— BEGIN Extracted material —
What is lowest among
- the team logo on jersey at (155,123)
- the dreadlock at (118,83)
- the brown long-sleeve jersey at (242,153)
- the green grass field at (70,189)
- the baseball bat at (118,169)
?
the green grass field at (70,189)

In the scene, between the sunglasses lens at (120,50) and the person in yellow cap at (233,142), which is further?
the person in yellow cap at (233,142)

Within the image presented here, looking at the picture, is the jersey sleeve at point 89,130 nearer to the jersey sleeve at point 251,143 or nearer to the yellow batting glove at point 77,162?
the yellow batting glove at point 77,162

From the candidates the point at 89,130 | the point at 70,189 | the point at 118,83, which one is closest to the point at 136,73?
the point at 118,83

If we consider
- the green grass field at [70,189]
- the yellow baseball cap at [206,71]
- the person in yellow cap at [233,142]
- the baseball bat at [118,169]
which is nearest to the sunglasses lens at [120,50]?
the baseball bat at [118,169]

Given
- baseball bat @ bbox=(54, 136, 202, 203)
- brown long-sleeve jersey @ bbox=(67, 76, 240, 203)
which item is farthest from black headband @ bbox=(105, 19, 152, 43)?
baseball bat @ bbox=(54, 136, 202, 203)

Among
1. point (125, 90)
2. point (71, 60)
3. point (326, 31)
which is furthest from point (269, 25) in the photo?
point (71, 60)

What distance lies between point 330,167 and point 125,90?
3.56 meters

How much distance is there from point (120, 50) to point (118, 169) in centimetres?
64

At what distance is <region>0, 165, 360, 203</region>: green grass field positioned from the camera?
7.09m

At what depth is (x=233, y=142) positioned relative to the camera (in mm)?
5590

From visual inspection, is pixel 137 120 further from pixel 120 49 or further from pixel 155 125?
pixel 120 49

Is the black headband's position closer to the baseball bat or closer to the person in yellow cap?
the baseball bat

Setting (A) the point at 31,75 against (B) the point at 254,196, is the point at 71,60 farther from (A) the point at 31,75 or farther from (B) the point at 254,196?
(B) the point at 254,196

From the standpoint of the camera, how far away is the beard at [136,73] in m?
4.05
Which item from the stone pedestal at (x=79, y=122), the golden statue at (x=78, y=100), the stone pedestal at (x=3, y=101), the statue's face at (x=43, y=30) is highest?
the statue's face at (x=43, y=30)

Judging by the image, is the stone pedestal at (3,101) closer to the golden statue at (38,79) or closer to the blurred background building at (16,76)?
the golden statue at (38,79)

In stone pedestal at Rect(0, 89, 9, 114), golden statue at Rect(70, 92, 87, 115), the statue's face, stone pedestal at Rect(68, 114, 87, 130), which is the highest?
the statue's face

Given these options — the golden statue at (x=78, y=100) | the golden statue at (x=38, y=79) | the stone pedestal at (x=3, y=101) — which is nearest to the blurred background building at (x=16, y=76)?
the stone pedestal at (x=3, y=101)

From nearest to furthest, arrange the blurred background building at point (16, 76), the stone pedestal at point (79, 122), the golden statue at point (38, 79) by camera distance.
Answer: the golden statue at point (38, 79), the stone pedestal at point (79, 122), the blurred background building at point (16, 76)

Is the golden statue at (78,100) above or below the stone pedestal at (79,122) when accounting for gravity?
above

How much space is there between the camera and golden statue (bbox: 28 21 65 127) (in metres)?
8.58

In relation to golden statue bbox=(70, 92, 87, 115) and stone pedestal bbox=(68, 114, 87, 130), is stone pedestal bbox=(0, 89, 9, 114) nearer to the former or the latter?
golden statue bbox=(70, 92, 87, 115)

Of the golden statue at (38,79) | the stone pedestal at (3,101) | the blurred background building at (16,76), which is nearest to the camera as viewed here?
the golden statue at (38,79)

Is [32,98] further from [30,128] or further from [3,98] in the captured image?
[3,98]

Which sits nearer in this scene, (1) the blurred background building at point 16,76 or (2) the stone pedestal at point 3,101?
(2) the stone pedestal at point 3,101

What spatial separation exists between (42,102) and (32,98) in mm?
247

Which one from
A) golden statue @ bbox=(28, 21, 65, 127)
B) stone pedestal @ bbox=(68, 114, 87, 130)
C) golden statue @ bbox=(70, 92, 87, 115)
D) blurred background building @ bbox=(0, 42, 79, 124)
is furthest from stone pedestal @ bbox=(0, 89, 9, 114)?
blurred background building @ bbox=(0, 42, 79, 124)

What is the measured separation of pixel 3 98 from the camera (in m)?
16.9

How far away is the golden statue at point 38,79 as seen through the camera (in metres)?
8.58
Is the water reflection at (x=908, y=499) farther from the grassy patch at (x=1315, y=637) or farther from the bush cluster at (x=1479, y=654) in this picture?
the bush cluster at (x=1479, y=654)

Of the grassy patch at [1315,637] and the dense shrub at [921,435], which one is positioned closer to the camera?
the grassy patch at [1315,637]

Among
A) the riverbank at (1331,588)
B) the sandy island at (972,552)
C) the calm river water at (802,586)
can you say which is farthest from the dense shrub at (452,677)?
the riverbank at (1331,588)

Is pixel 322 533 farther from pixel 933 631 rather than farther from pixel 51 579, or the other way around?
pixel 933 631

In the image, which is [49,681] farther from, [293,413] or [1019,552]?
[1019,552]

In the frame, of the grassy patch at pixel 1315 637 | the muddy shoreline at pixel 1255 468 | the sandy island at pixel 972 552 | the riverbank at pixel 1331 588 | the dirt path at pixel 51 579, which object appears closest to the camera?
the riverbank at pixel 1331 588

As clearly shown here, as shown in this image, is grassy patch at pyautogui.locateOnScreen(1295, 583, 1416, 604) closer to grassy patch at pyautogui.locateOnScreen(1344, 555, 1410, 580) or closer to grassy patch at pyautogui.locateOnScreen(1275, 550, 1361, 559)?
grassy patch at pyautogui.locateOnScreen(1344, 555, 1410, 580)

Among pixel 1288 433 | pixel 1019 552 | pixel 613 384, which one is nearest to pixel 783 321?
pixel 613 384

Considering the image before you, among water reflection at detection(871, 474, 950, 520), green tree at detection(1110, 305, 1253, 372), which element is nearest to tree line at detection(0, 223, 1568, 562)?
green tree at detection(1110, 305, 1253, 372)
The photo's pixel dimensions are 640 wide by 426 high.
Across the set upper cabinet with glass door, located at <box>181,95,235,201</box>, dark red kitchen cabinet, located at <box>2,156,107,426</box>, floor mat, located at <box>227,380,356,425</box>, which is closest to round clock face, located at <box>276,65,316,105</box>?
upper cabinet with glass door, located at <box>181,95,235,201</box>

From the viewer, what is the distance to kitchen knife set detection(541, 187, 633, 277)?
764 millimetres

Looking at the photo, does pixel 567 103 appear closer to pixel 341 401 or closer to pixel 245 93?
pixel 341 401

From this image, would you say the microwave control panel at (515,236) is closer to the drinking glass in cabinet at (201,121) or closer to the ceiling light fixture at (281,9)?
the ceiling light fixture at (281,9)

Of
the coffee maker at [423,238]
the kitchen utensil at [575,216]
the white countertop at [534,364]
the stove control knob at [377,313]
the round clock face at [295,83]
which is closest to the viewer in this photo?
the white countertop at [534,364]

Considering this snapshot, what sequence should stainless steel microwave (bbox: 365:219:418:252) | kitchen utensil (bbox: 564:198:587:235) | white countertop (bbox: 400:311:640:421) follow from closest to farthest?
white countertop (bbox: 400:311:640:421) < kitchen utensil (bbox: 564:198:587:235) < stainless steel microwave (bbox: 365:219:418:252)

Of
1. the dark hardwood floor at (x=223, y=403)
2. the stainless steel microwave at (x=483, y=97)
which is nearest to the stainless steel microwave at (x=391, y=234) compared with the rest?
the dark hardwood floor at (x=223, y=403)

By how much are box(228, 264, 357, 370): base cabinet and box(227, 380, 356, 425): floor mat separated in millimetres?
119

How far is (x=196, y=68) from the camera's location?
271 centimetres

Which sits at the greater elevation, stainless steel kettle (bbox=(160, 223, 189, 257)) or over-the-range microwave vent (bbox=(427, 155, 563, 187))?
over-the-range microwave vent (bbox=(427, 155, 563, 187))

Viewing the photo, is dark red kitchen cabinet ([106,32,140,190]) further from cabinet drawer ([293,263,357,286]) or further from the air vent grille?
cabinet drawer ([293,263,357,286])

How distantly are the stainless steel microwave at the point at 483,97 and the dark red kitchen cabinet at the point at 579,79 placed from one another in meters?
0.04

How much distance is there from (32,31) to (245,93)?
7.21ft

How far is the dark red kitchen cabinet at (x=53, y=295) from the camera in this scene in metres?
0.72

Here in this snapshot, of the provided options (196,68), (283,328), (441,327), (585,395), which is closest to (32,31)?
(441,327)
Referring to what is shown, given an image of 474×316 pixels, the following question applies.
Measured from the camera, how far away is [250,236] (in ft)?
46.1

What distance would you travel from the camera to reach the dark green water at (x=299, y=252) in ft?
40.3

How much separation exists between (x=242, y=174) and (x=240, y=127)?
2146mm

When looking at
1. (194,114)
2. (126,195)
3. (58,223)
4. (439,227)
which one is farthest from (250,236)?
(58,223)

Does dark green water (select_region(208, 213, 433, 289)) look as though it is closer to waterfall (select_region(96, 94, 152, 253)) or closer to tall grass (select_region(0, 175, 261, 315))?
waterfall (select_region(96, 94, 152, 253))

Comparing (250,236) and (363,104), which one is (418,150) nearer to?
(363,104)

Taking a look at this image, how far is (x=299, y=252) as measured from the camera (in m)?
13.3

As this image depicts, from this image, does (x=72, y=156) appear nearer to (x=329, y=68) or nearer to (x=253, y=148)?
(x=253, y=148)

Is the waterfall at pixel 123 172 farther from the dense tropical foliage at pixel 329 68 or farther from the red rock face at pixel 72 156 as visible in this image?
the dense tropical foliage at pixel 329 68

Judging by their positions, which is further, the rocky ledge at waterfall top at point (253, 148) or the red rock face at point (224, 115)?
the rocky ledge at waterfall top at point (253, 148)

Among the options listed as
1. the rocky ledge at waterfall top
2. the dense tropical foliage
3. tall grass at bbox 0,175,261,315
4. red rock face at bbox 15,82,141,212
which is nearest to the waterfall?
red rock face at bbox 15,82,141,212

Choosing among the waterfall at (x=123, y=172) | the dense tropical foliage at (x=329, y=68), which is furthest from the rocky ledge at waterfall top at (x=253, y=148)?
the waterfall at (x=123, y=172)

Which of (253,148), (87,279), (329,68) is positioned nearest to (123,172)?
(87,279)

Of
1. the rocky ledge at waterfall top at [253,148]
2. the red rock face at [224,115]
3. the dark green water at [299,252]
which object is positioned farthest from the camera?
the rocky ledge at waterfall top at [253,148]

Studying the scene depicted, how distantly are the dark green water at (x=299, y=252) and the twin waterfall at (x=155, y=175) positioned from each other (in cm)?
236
— END Extracted material —
→ **What to work on**:
Output the stretch from the line containing "Considering this snapshot, what" through the line containing "white countertop (bbox: 400:311:640:421) <" as a two-column CSV with the columns text and answer, one CSV line per row. Quote each field and replace any line breaks with spaces.

→ **Final result**:
text,answer
"Considering this snapshot, what sequence should stainless steel microwave (bbox: 365:219:418:252) | kitchen utensil (bbox: 564:198:587:235) | white countertop (bbox: 400:311:640:421) follow from closest to farthest?","white countertop (bbox: 400:311:640:421) < kitchen utensil (bbox: 564:198:587:235) < stainless steel microwave (bbox: 365:219:418:252)"